Given problem: Update the stretch from the line containing "Is the point" through the line containing "nearer to the ground" by replacing "compared with" with "relative to", leaving everything else unchanged.

(Items from a dataset)
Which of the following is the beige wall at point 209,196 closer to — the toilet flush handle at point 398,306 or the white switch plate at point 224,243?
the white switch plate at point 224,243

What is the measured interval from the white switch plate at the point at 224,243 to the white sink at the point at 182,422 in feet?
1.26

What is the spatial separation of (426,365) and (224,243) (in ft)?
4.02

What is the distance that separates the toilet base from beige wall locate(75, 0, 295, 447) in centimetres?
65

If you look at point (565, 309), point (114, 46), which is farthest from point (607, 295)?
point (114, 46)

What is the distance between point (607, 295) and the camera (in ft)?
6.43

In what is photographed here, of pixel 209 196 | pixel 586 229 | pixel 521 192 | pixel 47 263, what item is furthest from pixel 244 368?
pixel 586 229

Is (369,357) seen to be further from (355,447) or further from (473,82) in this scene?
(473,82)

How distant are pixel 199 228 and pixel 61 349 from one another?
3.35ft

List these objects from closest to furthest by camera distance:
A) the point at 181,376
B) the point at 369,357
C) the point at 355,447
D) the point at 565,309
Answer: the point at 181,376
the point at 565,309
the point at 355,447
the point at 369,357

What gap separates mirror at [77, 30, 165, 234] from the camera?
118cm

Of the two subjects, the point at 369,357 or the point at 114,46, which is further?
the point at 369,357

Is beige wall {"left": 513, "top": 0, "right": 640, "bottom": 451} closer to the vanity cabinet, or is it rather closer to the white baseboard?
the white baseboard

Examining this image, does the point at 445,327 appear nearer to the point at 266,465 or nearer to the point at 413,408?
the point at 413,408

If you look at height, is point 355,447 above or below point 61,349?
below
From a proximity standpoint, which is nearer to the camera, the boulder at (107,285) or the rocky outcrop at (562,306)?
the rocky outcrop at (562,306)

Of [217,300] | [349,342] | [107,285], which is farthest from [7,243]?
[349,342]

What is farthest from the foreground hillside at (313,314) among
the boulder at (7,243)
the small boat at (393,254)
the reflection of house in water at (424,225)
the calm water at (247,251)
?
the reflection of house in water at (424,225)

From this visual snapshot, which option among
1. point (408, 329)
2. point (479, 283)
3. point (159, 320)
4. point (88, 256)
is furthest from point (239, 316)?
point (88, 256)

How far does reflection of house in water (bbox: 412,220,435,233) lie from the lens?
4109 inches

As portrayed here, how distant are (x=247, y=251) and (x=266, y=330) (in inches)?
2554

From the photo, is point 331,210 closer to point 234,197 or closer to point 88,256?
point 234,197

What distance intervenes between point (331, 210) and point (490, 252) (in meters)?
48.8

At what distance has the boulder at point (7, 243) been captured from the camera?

...

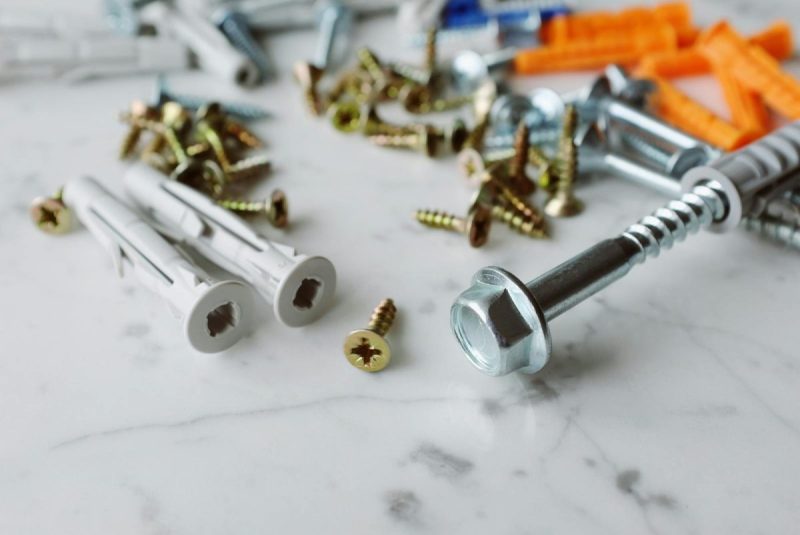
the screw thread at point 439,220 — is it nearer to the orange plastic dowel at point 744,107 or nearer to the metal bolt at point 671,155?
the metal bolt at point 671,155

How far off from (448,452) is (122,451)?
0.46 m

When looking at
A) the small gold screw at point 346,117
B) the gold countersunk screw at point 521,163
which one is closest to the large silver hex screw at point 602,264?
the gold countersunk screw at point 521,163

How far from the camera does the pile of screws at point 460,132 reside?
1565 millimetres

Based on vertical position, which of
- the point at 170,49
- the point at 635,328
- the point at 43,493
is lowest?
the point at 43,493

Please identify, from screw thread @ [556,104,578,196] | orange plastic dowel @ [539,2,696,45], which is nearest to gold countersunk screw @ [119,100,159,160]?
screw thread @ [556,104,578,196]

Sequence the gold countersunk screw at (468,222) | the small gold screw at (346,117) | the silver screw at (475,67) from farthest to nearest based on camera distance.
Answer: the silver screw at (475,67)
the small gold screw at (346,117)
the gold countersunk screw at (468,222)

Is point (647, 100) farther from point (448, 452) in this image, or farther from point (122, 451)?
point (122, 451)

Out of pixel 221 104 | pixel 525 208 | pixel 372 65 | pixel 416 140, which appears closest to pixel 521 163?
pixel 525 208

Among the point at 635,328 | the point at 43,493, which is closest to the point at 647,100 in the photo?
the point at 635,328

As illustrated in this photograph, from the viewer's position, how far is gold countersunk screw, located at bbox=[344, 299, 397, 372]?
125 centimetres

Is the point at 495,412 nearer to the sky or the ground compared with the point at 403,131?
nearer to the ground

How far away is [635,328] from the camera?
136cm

==

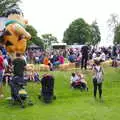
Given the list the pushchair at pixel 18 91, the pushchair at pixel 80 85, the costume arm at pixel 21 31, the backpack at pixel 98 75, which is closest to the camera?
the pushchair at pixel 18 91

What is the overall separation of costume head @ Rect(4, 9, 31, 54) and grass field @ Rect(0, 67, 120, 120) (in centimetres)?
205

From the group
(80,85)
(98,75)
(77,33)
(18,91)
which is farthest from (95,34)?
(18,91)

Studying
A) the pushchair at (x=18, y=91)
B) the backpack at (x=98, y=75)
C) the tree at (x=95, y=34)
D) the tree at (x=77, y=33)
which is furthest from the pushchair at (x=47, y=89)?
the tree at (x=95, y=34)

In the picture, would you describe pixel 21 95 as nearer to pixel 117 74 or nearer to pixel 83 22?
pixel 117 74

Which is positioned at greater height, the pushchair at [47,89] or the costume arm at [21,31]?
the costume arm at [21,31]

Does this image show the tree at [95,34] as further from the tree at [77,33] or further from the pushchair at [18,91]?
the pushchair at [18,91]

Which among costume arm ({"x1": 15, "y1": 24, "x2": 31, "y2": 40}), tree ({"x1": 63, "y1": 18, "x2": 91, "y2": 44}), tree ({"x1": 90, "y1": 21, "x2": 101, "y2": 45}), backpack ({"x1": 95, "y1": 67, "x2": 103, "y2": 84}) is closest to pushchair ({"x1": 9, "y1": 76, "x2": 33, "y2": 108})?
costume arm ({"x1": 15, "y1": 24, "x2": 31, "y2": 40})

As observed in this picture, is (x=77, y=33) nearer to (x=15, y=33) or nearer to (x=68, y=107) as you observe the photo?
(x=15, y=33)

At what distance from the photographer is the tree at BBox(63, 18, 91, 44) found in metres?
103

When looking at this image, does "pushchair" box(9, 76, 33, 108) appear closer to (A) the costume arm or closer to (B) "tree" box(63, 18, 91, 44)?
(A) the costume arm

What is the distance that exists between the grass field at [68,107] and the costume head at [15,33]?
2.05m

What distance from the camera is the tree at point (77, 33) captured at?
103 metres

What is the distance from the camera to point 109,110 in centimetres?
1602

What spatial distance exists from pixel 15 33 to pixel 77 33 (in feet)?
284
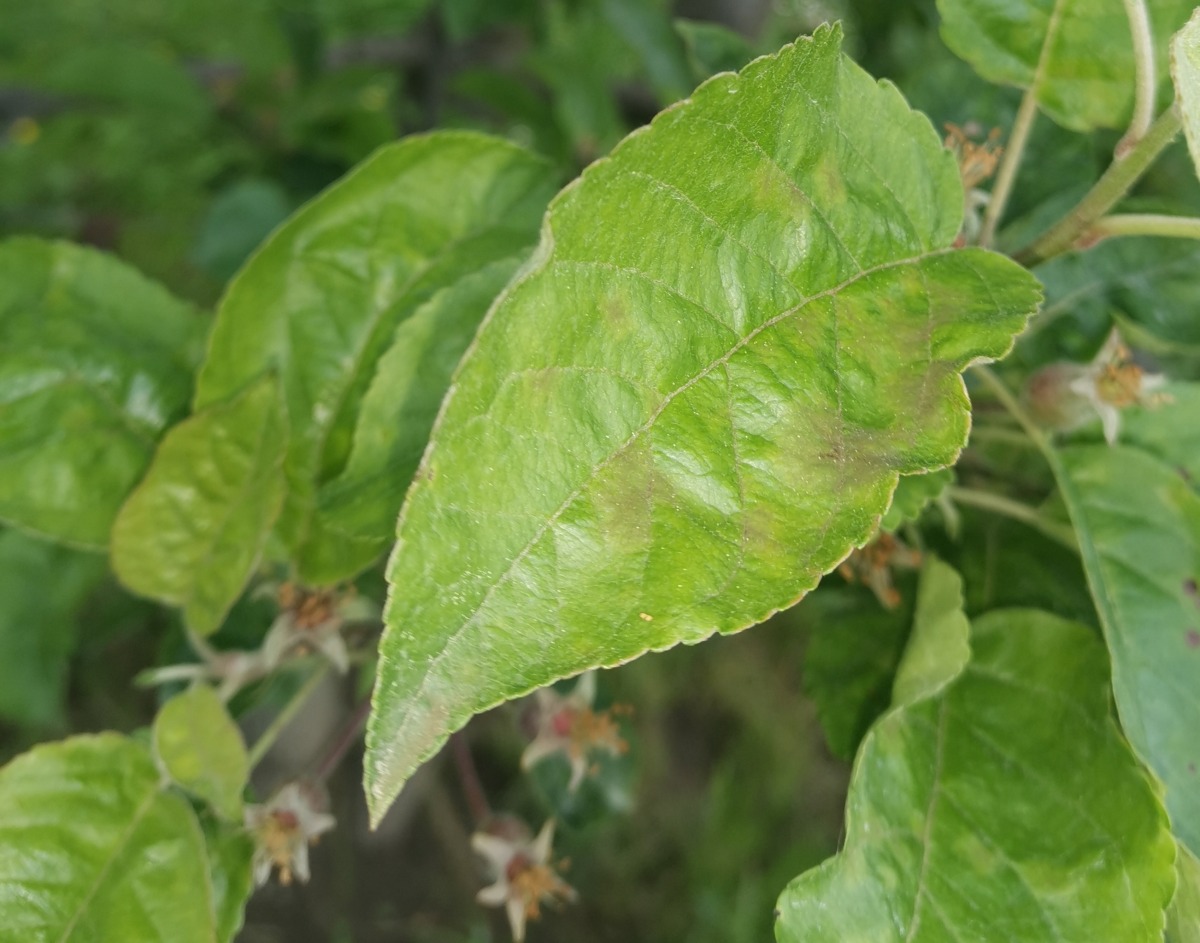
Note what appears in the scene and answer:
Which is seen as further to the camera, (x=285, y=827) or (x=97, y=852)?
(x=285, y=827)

Answer below:
Is the point at 495,412 nearer to the sky or the ground relative to the point at 403,131?
nearer to the ground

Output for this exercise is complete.